Don’t Drink And Write

One of the more popular bills to emerge from Congress in recent memory is the one that proposes to allow Filipinos to telecommute or work from home. With motor vehicle traffic not only in Metro Manila but also in other major cities in the country worsening by the day, not having to leave one’s house just to earn one’s keep is sounding more and more appealing with each passing week.
But is telecommuting a legitimate need as well as a realistic solution? Or is it merely the ultimate dream of most workers — to stay home in tattered shirts and with disheveled hair while they beat deadlines and meet quotas?
I used to believe it was the latter. That some people are just too damn lazy to haul their butt to a proper office. I mean, Pinoy employees had been blaming “traffic” for their tardiness long before “Carmageddon” got coined. We’re too spoiled, apparently.
And then I got to chat the other day with a former colleague, who informed me she had just left a good-paying job with a telecommunications company because the daily task of traveling from her house in Laguna to her workplace in Makati (and back) had taken its soul-sapping toll both on her and her young family.

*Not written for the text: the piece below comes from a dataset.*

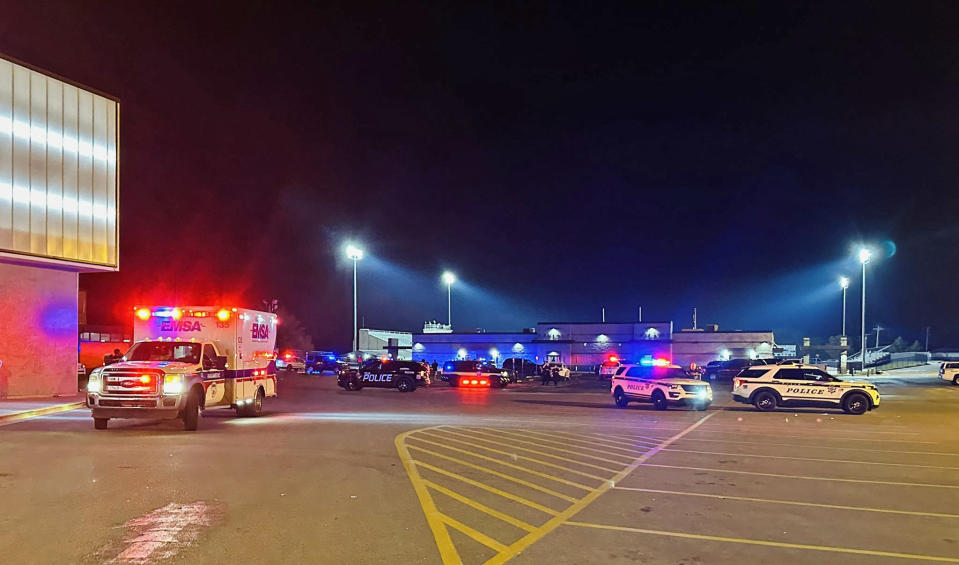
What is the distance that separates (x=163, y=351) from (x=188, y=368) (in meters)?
1.71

To think she had only been with the firm for about a year.
This former colleague, I assure you, has no problem sticking to one organization for a longtime. She had previously worked in the same company for some five years, all while driving her car from Alabang to Mandaluyong on a daily basis. For her recent employment with the telco, she chose to leave her car at home and just take the bus to and from Makati. Sadly, getting relieved of driving duties didn’t make her trips more tolerable — if anything, it only gave her more time to wonder why she was allowing herself to waste a good chunk of her life in traffic, away from her child.
So she quit — significant pay be damned.
Hers wasn’t wishful thinking anymore. She did something about her traffic-related predicament. The mental and emotional torture was as real for her as a full-on gout attack for me after a night of steak and whiskey.
Thankfully, she’s talented enough to score gigs even from the comfort of her bedroom. Not many individuals are as fortunate. How many others out there are feeling the same, suffering in silence and soldiering on because they have no other choice but to do so?
A BusinessWorld infographic recently showed that an average of 247,527 private cars, 20,022 taxicabs, 12,283 buses, 8,830 trucks, 7,229 utility vehicles and 69,438 motorcycles are using EDSA every day. Every single day — on a clogged highway that measures just 24 kilometers from end to end. Think about that.
I have a nagging suspicion that the ongoing sales slump that our local automotive industry is experiencing is not really the result of inflation or rising fuel prices or higher excise taxes. Maybe it’s just the long-overdue manifestation of a congestion-weary population. Maybe people just want to try going carless for once. Or maybe they simply don’t need a personal vehicle anymore.
Because maybe, just like my former colleague, they’ve already turned their backs on a sorry life of sitting idly in traffic.